# useradd : unable to lock passwd file



## asdfgh2 (Jun 24, 2007)

when iam creating user using useradd 

it prompts an error 


             unable to lock passwd file


----------



## praka123 (Jun 24, 2007)

useradd is a raw command.which distro are you using.
also you need to be root(admin) user to do that.try as root.
remember useradd needs many things(mostly auto set) like the default /home/user directory,shell,ur details etc etc.there are gui tools available in most modern distros like Debian or Fedora


----------



## asdfgh2 (Jun 24, 2007)

thanks for ur reply


iam using redhat 9.0 and iam logged in as user root 



but iam getting the same error as " unable to lock passwd file " 


what to do


----------



## praka123 (Jun 24, 2007)

this is queit a old distro   use fedora 7 (redhat's latest version is called fedora)
the tool used if u have GUI GNOME working is "redhat-config-users" i think.infact rh website too have details.
if u want to know more about cmd u can try in terminal "man useradd"
ex usage in cli is like u need to specify ur primary group,secondary groups(wheel),home directory,user details passwd etc


----------



## sashijoseph (Jun 24, 2007)

Hey look in your /etc/passwd ..... there should be some lock files... passwd.lock etc.Delete them,restart and get going.


----------



## asdfgh2 (Jun 25, 2007)

thaks for ur reply 

i have deleted /etc/passwd.lock file

now its working


----------
——
# [Problem 1]
Return the passage of the useradd thread from "but iam getting" up to and including "is called fedora)", word for word.
# [Problem 2]
Answer these questions from the useradd thread:
(a) Which distribution and version does the original poster say they are using?
(b) What command does the thread suggest running in a terminal to learn more about useradd?
(c) Which file did the original poster delete before useradd started working?
The material after the useradd thread is separate from it.

# [Data shown]
——
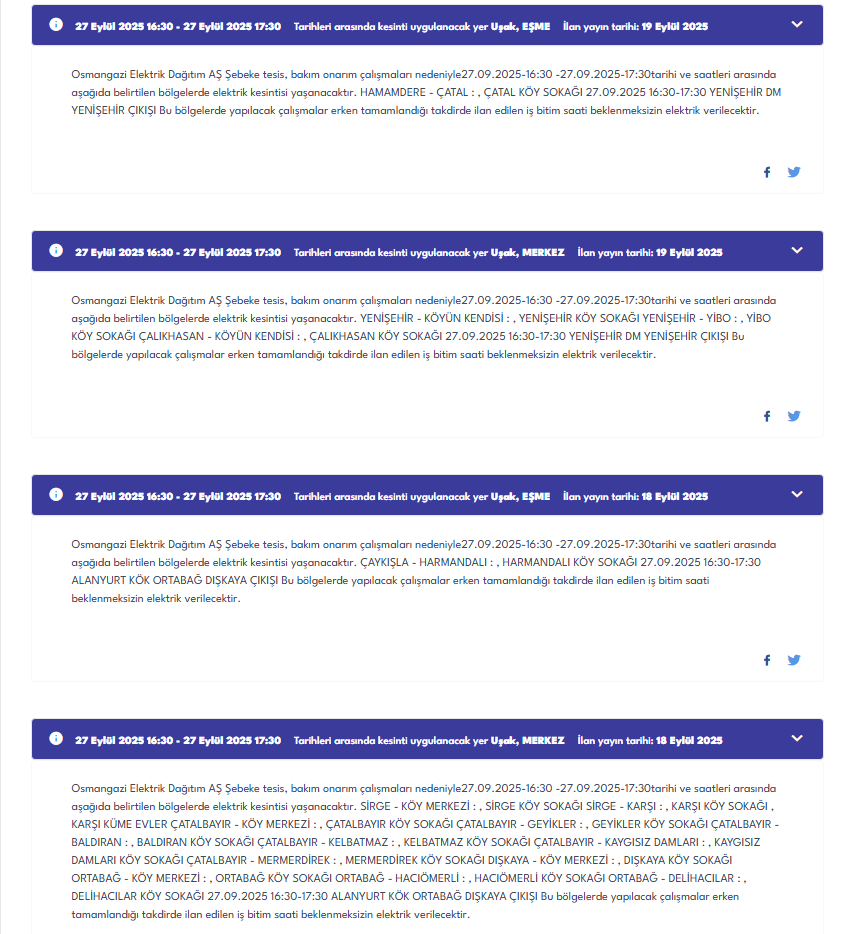 27-eylul-elektrik-kesintisi-1.png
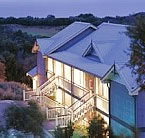 Cape Schanck Resort - Accommodation Tasmania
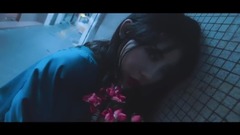 1, 2, 3, 4, 5_ Korea galaxy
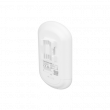 NanoStation Loco5AC CPE 13 dBi airMAX 5 GHz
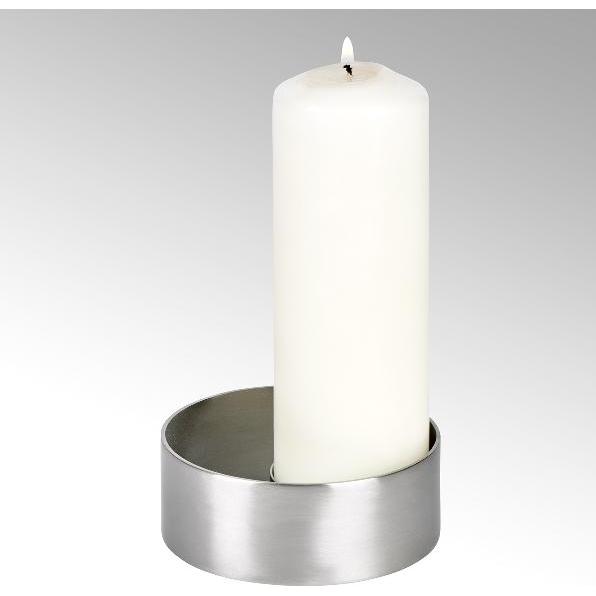 Lambert, Kerzenständer, Arvid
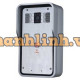 Video Intercom Fanvil I18S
——
# [Answer 1]
but iam getting the same error as " unable to lock passwd file " 


what to do


----------



## praka123 (Jun 24, 2007)

this is queit a old distro   use fedora 7 (redhat's latest version is called fedora)

# [Answer 2]
(a) Red Hat 9.0
(b) man useradd
(c) /etc/passwd.lock